• EXERCISES:
(a) List the parishes that the passage on the power company's recovery from Hurricane Sandy names as places where work was continuing to restore electricity.
(b) Answer these questions from the passage on the power company's recovery from Hurricane Sandy:
(i) How many of its poles did the company have to replace?
(ii) How much does the company's self-insurance fund currently hold?
(iii) From how many contractors does JPS plan to cut down?
(c) Set down the passage on the power company's recovery from Hurricane Sandy, from "The company had" up to and including "has US$20 million.", without any changes.

The first job after a storm is to drive or hike along power line routes looking for damaged equipment and downed poles, said Kelly Tomblin, president and chief executive officer of JPS.

But the company doesn't have enough crews to check all the lines, and needs them for more important jobs anyway, Tomblin told the Jamaica Observer Monday Exchange.

"With the predictions for more and more intense hurricanes, this (training) makes sense for us," she said. "We need to have people who are trained and ready to go."

Administrative personnel were sent out during Hurricane Sandy, but often they could only say when poles were leaning or down. Most could not identify damaged equipment that would need replacement.

The company had to replace 600 of its 150,000 poles, and expects to draw down US$7 million ($640 million) from its self-insurance fund, which currently has US$20 million.

Power had been restored to 99 per cent of its customers by Monday, with work continuing to get electricity to 2,000 customers in St Mary, St Ann and Portland.

The power company has learnt several lessons from Sandy, Tomblin said. "No one wants a hurricane but it gives you an opportunity to identify and strengthen your weak muscles."

Top of her list was the need for better computer systems for command and control, so that managers can get crews to where they are needed more efficiently.

The company also wants to improve its logistics, ensuring that poles, cables and other equipment are in the right places at the right times.

JPS plans to cut the number of contractors from 20 to a handful, while forging closer links with those who survive the cull.

"We will take three or four contractors whom work well over time and who we have trained over time to partner in longer agreements," Tomblin said. "Though we may have fewer contractors, we have people who are trained."

This would allow the contractors to plan further into the future and allow them to invest more in equipment and staff.

"Nothing about this sector is cheap, so if contractors know how many people they need to hire and make an investment in those staff members, then this will lead to the overall efficiency of the company," she said.

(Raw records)
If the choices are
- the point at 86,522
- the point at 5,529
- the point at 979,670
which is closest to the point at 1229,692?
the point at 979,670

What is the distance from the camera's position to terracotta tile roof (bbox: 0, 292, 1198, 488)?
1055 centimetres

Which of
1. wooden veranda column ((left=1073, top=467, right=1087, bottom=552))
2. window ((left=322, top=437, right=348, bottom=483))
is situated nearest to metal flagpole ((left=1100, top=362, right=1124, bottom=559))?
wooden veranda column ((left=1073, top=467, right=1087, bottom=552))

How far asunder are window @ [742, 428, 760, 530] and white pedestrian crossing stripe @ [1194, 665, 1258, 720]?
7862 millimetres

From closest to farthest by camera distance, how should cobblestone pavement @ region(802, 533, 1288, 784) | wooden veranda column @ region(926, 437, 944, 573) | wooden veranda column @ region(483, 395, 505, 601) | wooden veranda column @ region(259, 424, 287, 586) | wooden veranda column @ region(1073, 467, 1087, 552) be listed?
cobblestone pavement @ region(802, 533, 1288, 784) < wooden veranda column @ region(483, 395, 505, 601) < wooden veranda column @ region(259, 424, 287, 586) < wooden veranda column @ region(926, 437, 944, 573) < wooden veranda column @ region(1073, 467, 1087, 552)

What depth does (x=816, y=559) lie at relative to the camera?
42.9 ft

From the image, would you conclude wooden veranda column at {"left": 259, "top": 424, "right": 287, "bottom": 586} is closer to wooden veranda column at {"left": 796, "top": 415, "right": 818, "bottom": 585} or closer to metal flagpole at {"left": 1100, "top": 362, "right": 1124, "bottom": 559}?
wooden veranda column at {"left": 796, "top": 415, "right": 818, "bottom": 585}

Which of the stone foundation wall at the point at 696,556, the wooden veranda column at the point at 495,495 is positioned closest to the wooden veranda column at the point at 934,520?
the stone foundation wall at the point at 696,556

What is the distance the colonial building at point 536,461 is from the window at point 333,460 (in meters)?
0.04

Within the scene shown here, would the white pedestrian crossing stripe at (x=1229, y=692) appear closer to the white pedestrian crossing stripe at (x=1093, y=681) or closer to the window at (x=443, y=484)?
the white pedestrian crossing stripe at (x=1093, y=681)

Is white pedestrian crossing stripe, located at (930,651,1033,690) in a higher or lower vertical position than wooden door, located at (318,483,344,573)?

==

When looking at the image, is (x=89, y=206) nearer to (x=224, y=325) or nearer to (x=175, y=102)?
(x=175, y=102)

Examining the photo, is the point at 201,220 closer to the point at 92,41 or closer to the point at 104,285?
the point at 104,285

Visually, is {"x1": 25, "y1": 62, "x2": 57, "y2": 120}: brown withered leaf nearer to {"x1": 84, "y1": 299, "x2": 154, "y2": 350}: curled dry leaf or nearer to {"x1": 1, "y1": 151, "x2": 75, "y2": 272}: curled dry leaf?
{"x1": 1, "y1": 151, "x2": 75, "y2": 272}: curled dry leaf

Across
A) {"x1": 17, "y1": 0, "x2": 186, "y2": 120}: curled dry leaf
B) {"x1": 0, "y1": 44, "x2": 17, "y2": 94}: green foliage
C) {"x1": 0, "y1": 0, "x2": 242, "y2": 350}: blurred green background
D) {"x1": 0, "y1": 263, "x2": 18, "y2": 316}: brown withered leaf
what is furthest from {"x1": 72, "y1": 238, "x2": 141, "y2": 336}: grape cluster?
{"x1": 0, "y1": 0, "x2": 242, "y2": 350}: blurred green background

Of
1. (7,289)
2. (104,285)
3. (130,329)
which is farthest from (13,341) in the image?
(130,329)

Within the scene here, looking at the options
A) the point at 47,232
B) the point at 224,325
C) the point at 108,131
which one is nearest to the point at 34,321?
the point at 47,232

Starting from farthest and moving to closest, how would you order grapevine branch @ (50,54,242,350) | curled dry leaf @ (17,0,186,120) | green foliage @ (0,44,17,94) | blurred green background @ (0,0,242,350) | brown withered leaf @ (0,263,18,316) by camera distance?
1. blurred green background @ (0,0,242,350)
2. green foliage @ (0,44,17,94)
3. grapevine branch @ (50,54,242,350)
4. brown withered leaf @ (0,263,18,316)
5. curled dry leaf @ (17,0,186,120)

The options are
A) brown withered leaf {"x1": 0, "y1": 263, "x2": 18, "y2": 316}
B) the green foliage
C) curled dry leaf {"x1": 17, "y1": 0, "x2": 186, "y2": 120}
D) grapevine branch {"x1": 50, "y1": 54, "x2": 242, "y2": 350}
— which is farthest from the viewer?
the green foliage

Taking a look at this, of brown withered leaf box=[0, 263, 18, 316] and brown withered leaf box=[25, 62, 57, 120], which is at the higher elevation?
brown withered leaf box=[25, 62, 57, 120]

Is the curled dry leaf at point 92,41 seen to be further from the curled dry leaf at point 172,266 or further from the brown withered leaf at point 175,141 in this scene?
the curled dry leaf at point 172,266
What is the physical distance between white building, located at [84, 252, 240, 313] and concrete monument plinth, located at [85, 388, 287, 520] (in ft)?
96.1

--

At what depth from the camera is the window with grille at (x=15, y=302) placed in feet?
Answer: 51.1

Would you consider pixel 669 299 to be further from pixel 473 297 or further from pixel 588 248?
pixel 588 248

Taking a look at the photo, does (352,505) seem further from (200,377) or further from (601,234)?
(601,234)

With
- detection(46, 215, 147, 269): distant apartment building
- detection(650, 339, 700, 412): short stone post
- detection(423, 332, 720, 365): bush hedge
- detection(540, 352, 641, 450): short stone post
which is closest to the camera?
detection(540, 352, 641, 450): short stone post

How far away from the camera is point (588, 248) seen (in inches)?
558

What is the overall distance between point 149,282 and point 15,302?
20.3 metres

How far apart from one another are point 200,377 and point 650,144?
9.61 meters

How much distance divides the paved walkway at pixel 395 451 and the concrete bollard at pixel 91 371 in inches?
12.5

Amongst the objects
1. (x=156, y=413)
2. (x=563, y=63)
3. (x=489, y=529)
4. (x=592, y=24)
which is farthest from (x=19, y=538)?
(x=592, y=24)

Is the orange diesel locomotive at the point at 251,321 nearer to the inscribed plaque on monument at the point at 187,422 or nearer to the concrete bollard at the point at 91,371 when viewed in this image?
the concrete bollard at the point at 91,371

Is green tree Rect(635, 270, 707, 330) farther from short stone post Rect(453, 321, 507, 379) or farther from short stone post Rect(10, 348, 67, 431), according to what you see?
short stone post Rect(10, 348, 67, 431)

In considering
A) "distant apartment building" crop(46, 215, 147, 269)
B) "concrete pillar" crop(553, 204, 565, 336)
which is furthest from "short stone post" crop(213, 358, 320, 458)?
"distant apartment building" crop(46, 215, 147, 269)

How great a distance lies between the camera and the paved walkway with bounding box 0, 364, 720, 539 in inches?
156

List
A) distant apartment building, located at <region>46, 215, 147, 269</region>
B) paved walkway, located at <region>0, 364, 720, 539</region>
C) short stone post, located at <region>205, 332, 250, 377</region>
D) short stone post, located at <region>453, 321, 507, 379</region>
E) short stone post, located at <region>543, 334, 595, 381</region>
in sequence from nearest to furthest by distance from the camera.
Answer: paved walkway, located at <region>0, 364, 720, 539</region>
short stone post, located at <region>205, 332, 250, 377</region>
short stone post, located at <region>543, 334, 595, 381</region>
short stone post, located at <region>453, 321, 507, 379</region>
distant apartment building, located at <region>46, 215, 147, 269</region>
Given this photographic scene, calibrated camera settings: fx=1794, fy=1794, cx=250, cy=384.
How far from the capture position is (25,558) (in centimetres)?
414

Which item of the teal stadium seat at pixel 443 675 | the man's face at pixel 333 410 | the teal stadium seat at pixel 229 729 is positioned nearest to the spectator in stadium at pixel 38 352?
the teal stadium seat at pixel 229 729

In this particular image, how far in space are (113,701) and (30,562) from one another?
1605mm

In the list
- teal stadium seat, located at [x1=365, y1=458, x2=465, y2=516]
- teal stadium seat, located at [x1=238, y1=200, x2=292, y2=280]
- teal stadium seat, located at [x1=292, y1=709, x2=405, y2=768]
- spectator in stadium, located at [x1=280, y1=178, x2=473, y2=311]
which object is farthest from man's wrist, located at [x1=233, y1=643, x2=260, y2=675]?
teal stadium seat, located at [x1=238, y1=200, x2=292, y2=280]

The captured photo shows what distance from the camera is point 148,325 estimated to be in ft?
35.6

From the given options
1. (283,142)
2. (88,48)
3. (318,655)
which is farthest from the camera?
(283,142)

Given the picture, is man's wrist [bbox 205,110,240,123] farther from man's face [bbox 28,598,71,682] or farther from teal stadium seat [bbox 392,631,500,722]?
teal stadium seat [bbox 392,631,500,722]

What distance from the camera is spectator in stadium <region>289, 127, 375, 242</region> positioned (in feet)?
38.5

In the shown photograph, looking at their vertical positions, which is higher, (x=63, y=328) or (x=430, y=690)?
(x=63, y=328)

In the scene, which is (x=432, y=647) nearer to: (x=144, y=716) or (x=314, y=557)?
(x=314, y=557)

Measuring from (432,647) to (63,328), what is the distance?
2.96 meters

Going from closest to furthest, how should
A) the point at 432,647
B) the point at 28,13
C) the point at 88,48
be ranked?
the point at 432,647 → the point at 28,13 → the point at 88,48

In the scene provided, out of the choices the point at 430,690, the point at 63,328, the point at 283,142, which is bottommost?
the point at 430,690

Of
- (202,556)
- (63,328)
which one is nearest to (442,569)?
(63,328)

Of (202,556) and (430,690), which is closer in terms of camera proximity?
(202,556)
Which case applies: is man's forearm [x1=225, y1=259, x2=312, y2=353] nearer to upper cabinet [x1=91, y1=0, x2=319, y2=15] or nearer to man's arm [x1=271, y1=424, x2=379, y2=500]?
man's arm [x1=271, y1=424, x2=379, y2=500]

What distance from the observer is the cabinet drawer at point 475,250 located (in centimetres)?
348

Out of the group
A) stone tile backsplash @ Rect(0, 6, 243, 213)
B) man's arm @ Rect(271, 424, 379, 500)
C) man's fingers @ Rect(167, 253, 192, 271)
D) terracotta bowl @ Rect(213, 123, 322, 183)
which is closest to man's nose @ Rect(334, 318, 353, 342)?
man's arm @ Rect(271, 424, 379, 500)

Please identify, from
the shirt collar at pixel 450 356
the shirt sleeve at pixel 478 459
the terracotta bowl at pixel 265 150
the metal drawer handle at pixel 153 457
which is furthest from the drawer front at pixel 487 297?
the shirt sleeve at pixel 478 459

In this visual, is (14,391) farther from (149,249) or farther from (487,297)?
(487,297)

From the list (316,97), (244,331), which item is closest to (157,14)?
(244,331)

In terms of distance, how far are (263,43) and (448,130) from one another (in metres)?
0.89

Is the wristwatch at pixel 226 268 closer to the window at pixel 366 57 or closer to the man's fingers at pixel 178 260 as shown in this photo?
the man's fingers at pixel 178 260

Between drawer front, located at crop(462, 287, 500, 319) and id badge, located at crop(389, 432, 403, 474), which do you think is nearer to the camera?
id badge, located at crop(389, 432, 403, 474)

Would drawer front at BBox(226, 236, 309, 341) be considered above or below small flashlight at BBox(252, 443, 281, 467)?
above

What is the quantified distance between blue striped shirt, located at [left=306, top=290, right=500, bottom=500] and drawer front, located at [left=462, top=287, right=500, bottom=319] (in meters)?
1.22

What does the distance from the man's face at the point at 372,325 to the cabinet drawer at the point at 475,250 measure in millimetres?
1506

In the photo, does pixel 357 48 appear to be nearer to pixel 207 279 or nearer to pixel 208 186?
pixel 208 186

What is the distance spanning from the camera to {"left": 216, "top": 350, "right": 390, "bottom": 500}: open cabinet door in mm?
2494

• EXPECTED RESULTS:
(a)
St Mary
St Ann
Portland

(b)
(i) 600
(ii) US$20 million
(iii) 20

(c)
The company had to replace 600 of its 150,000 poles, and expects to draw down US$7 million ($640 million) from its self-insurance fund, which currently has US$20 million.